--- start ROWS ---
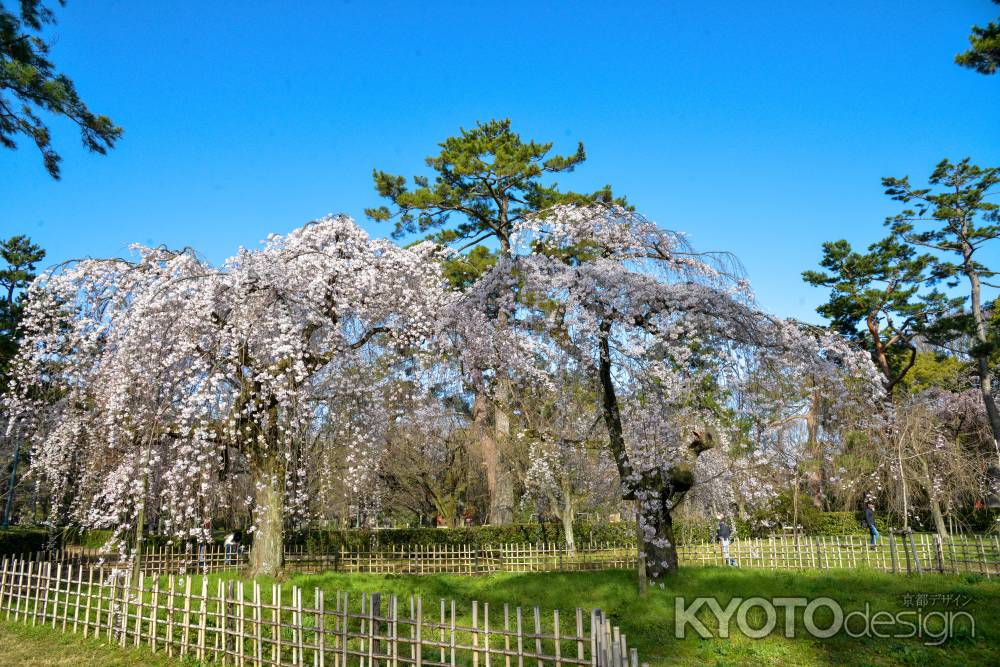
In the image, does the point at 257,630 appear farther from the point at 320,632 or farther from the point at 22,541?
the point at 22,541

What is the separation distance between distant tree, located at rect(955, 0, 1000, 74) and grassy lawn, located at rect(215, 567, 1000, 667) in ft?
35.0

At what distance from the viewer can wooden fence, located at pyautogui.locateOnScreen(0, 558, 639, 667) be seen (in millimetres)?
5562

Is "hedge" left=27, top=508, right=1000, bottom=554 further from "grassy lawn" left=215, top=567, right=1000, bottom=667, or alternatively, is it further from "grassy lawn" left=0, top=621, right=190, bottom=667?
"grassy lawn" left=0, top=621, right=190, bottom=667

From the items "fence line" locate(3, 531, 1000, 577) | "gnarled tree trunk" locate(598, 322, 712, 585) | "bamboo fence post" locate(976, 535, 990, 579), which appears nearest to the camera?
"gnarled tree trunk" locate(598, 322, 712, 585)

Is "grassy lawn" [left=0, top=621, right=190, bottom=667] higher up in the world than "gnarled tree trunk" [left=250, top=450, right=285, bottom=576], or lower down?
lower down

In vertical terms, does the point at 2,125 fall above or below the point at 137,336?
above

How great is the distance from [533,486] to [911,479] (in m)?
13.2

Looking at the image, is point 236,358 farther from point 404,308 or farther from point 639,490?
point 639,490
--- end ROWS ---
--- start ROWS ---
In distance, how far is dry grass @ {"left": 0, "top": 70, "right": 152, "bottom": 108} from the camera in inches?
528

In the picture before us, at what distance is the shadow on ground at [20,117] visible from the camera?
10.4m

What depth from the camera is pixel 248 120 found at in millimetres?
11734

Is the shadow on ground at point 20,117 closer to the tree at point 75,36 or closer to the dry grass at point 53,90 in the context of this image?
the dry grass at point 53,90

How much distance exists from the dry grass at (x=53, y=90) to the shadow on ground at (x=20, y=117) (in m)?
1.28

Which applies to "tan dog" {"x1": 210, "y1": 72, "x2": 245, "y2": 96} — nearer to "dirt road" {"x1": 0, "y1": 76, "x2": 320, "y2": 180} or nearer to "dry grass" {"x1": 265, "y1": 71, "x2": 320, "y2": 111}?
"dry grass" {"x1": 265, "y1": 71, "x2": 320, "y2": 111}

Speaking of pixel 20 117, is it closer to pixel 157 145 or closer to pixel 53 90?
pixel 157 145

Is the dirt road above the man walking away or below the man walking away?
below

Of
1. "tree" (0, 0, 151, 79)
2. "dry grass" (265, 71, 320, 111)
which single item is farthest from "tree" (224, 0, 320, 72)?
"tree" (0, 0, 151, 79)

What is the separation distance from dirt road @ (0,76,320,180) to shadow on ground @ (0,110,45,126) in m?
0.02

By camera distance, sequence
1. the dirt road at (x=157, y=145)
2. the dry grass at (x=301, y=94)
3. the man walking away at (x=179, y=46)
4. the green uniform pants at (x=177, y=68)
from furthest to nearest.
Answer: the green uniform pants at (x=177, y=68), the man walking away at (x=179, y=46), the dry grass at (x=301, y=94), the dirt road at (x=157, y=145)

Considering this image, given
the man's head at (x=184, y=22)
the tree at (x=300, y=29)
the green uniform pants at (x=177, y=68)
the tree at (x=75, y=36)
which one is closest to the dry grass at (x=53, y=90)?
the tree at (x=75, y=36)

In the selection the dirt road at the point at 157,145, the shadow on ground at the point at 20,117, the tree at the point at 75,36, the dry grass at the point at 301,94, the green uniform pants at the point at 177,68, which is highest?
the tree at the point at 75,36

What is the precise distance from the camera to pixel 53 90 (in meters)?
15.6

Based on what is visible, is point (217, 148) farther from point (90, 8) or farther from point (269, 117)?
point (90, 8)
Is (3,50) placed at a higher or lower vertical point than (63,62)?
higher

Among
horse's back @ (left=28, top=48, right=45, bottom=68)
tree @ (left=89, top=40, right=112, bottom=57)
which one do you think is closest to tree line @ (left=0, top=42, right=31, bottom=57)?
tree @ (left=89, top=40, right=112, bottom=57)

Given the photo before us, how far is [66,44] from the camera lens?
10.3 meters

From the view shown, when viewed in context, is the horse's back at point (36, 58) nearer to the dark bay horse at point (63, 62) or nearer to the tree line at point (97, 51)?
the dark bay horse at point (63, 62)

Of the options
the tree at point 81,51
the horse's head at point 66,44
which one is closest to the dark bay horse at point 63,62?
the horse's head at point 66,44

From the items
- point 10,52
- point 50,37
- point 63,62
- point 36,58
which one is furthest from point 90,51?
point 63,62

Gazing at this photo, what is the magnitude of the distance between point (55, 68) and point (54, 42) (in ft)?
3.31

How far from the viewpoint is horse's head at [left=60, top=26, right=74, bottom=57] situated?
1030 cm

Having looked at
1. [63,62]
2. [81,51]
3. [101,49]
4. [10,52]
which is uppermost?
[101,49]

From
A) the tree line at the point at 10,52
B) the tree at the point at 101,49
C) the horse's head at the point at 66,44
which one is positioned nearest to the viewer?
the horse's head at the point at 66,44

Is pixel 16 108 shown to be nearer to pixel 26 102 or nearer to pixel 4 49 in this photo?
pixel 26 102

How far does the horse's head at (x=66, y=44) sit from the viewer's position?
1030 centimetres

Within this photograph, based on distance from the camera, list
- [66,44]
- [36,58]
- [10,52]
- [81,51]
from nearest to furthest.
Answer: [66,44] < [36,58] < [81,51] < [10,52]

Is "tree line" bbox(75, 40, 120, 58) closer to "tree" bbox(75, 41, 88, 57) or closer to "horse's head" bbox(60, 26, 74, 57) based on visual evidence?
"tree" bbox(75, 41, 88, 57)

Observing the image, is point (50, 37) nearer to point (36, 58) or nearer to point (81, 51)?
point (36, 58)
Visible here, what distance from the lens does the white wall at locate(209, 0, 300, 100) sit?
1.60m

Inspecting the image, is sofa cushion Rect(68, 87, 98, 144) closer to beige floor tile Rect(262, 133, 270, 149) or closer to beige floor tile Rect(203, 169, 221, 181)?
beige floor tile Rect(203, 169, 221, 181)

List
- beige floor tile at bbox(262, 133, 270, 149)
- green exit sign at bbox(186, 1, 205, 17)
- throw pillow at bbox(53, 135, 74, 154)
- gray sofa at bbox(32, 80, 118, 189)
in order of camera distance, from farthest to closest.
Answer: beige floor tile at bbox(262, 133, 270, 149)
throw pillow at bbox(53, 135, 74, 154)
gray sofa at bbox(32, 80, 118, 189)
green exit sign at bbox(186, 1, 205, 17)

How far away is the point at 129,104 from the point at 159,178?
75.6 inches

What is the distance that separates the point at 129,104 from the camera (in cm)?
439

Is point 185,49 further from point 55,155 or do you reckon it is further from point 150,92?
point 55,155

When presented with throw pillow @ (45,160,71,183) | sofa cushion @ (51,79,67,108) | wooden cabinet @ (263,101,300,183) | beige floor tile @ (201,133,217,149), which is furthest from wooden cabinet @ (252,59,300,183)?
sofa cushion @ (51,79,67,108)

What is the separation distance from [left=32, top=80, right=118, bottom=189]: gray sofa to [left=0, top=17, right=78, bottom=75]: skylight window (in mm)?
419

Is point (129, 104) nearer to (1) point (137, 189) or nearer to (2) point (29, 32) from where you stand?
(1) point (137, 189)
--- end ROWS ---
Please count how many lines of the records above contain the string "pillow", with case significant, and give only the number.

◆ TASK RESPONSE
3